Nowadays, the techniques for wireless power transfer (WPT) can be divided into three categories [7]: near-field power transfer; far-field directive power beaming; far-field power transfer based on radio frequency (RF). Note that low-power RF signals are ambient and can be harvested by receivers from remote transmitters such as base stations and free WiFi hotspots. Further, since RF signals carrying energy can also be used for information transmission, a novel research direction, simultaneous wireless information and power transfer (WIPT), appears. It is clear that, compared with the former two techniques, RF-based WPT is more suitable for simultaneous wireless information and power transfer (WIPT).

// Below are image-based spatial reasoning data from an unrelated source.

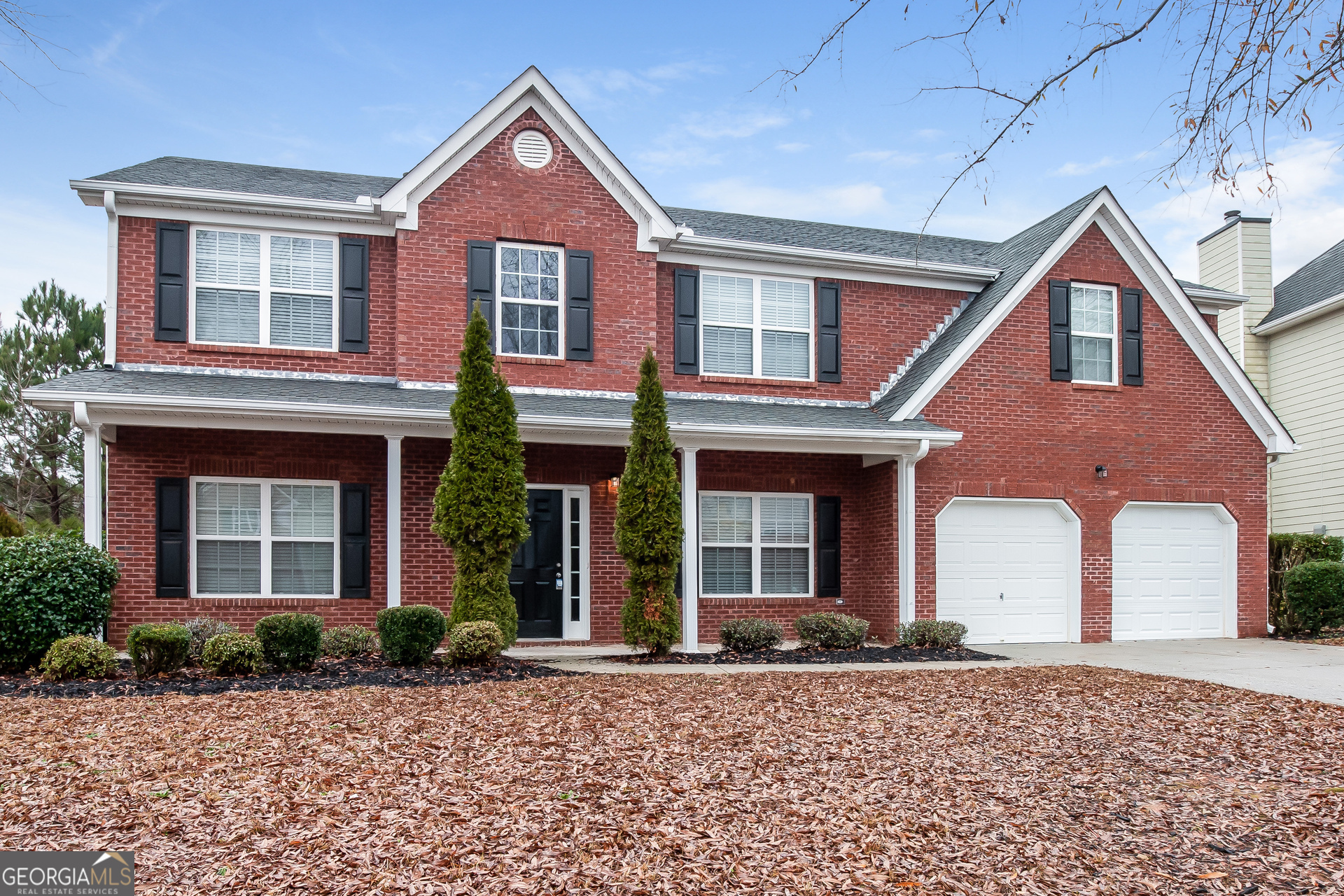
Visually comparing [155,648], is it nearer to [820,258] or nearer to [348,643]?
[348,643]

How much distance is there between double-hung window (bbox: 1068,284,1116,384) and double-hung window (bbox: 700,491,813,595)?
183 inches

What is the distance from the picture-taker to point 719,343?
1505 cm

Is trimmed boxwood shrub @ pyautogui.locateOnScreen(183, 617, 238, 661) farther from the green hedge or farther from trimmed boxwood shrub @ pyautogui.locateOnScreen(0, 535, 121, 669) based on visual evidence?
the green hedge

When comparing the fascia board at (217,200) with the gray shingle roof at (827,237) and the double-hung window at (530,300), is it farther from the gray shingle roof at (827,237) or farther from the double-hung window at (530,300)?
the gray shingle roof at (827,237)

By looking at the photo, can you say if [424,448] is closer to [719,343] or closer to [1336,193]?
[719,343]

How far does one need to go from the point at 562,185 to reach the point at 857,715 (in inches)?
341

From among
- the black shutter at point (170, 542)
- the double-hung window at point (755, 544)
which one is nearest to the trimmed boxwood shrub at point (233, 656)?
the black shutter at point (170, 542)

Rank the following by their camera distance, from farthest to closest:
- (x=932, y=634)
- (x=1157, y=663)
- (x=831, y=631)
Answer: (x=932, y=634) → (x=831, y=631) → (x=1157, y=663)

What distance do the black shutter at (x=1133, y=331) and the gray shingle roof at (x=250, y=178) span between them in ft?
35.9

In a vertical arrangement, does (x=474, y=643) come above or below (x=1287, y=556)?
below

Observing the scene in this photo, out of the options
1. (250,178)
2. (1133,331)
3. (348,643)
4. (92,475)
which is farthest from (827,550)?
(250,178)

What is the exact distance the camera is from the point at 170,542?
12.4m

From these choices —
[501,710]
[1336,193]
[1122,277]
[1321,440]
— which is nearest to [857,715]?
[501,710]

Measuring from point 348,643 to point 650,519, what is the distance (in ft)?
12.2
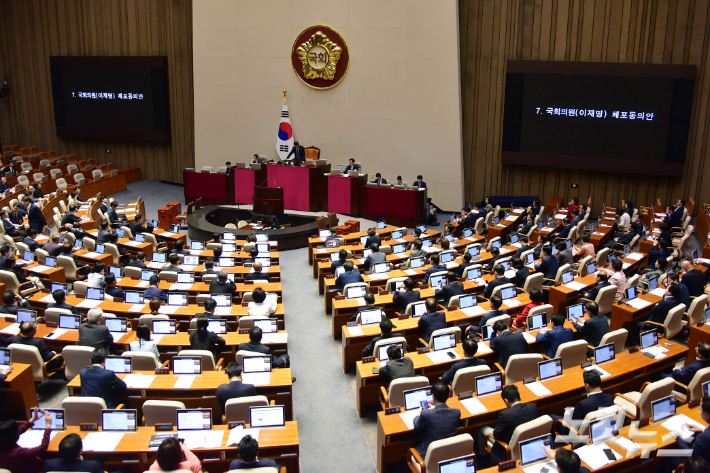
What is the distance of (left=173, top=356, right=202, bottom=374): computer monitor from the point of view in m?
6.51

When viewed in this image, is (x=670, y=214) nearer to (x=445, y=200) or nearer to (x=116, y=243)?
(x=445, y=200)

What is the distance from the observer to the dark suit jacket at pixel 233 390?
586 cm

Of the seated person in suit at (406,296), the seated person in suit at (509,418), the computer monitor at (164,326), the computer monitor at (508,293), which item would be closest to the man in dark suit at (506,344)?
the seated person in suit at (509,418)

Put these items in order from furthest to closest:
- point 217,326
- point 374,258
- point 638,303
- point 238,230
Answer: point 238,230
point 374,258
point 638,303
point 217,326

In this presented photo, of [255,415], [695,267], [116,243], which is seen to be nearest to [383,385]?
[255,415]

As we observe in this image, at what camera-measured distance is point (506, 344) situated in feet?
22.5

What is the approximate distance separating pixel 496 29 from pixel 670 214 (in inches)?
301

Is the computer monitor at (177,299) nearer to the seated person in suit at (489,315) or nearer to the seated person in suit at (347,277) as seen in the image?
the seated person in suit at (347,277)

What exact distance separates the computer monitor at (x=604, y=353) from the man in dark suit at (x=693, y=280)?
3219 mm

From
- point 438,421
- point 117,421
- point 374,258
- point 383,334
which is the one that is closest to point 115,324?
point 117,421

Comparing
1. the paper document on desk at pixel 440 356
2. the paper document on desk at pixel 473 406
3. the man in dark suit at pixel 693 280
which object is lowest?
the paper document on desk at pixel 473 406

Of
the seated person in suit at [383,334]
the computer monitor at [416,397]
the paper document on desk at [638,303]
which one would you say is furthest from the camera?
the paper document on desk at [638,303]

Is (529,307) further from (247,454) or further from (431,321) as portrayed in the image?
(247,454)

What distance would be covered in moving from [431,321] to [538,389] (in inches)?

In fact, most researches on WIPT are based on the third kind. Therefore, this article also applies RF signals in energy scavenging.

In general, the researches on WIPT were gone from simpleness to complication and from single-input single-output (SISO) systems to multiple-antenna systems [10–34]. For the SISO WIPT system, the problems on the trade-off between the rate and power, the circuit design, the transmission power allocation, and so on, were thoroughly investigated [10–23].

The technical papers [10, 11] are two pioneer researches on how to transmit energy and information jointly. In [10], the concept of the achievable rate-energy (R-E) region was first proposed and a few R-E expressions were derived under some discrete channels. In [11], the authors considered the WIPT over a frequency-selective channel with Gaussian noise, providing the solutions of power allocation to the discrete and continuous versions, respectively. The authors in [12] studied the designs of both the information and energy receiver over time-varying fading channels. They presented several practical circuits with different multiplexing methods. In [15], the authors studied an amplify-and-forward (AF) relaying system, in which the energy of the received RF signal is harvested by the relay and then used for the information exchange between the source and destination. Two relay protocols were proposed to facilitate the WIPT of the relay. There were also a few researches that considered the multiuser access problem, wireless resource management, or other issues [18–20].

For the WIPT system with multiple antennas, the issues on the design of transmission covariance, the achievable R-E region, the system performance, and others, were addressed in [21–34]. For instance, in [21], a robust beamforming scheme was designed for the multiple-input single-output (MISO) WIPT system. This article makes an assumption that channel state information (CSI) obtained at the transmitter is not perfect and the design is based on the criterion in which the worst-case harvested energy for the energy receiver is maximized while guaranteeing that the minimum information rate for the information receiver. Utilizing a similar system model, in [24], aiming at maximizing the harvesting energy, the authors proposed an adaptive energy beamforming method according to the instantaneous CSI. In addition, the relationship between transmit power, transfer duration, and limited feedback amount was also presented. In [26], a unified study on MIMO WIPT systems was conducted, in which two practical designs were proposed in the case of the colocated receiver and their respective achievable R-E regions were also characterized. In [27], the joint two sources and relay beamforming design problem was studied for orthogonal space-time block code (OSTBC) based AF relay systems. In [29], a low-complexity technique of antenna switching for WIPT MIMO relay systems was proposed to minimize the system outage probability.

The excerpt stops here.